(Document section):
________________

Miranda Warning, What Is That?

 

We’ve all seen someone on a police TV show yell “I know my rights”, and they’re typically intoxicated or otherwise incoherent and actually don’t know their rights at all, but what are they actually referring to?



Most people know *what* your Miranda rights are, but there is a lot of myth and confusion about when they are read and what police can and can’t ask.

MYTH: Police must read Miranda rights at the moment of arrest.
REALITY: Police are ONLY required to read a suspect their Miranda rights, IF they are in custody (not merely being detained) AND police intend to ask questions regarding testimonial information. Miranda rights are in regards to being questioned while in custody, so until police plan to start asking questions to gather testimonial evidence, they have NO obligation to advise an arrestee of their Miranda rights.


MYTH: If Miranda isn’t read, it is an illegal arrest and you have to be let go.
REALITY: If police question an arrestee about an incident AFTER an arrest without reading the Miranda warning, the statements made during that improper questioning will normally be inadmissible in court, but it has NO effect on any other evidence which is independent of those statements. Indeed, Miranda himself was retried and found guilty despite his confession being thrown out by the landmark court case.

MYTH: If you invoke your Miranda rights, police can’t ask you anything else.
REALITY: Once someone invokes their Miranda rights, police cannot ask any questions which might reasonably be expected to require a testimonial answer. However, officers can still ask other, non-investigatory questions, or questions regarding an arrestee’s identity.

MYTH: There’s NO exception! Once someone is arrested anything they say before they’re Mirandized “don’t count”.

________________

(Provided material):

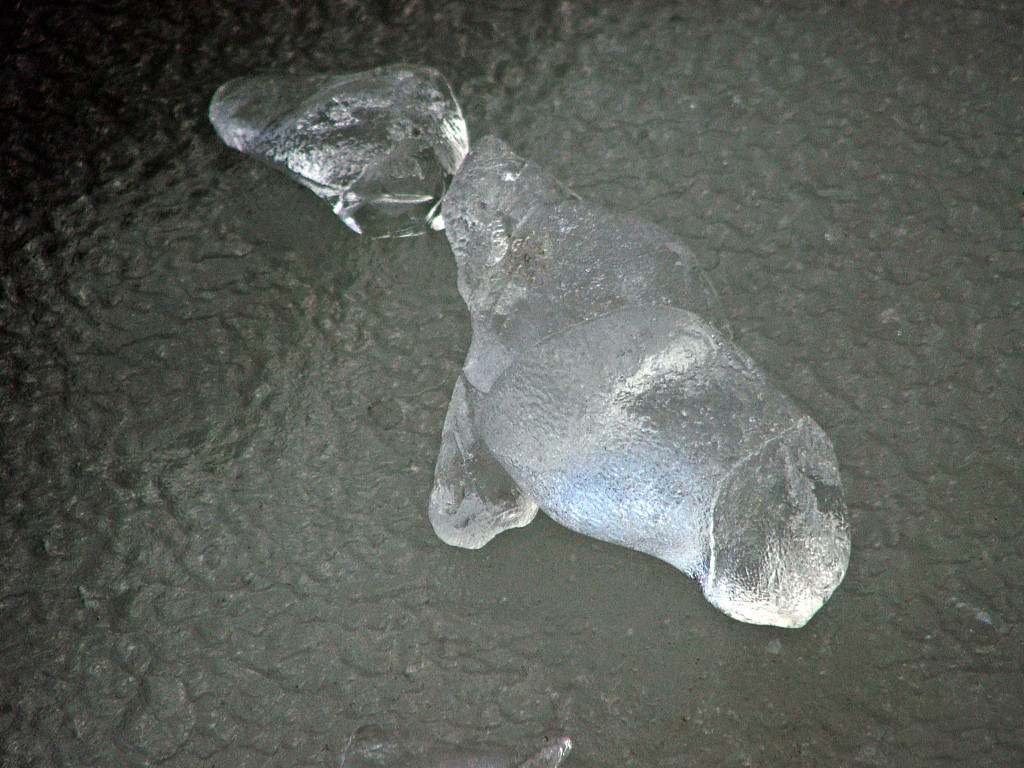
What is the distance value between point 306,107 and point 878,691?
0.32 meters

________________

(Problem): Can you extend the article on Miranda rights from the point where it stops?

(Exercise response):
REALITY: Since Miranda rights only cover questioning WHILE under arrest, if an arrestee ISN’T being questioned but still makes statements (known as “spontaneous utterances”), those statements are still perfectly admissible in court. (If officers are leading an arrestee to a patrol car, and he just exclaims to the officer “That dude is lucky I didn’t kill him.”, that utterance is admissible in court).
As well, in exigent circumstances where there is a risk to the public (such as a discarded firearm or missing kidnapping victim) the “public safety” exception to the Miranda requirement allows officers to ask questions about that risk in the aftermath of an arrest prior to reading Miranda. (In the case that established this exception, a man arrested in a store had an empty shoulder holster and was asked by the arresting officer where the gun was.)


NOTE: I used the term “Miranda rights” here since that is the common vernacular, but they are your “Constitutional rights” and what is read prior to questioning is more properly called a “Miranda warning” or “rights advisement.” (The Miranda case didn’t create any rights, it just made it a requirement for law enforcement to inform an arrestee of their Constitutional rights.)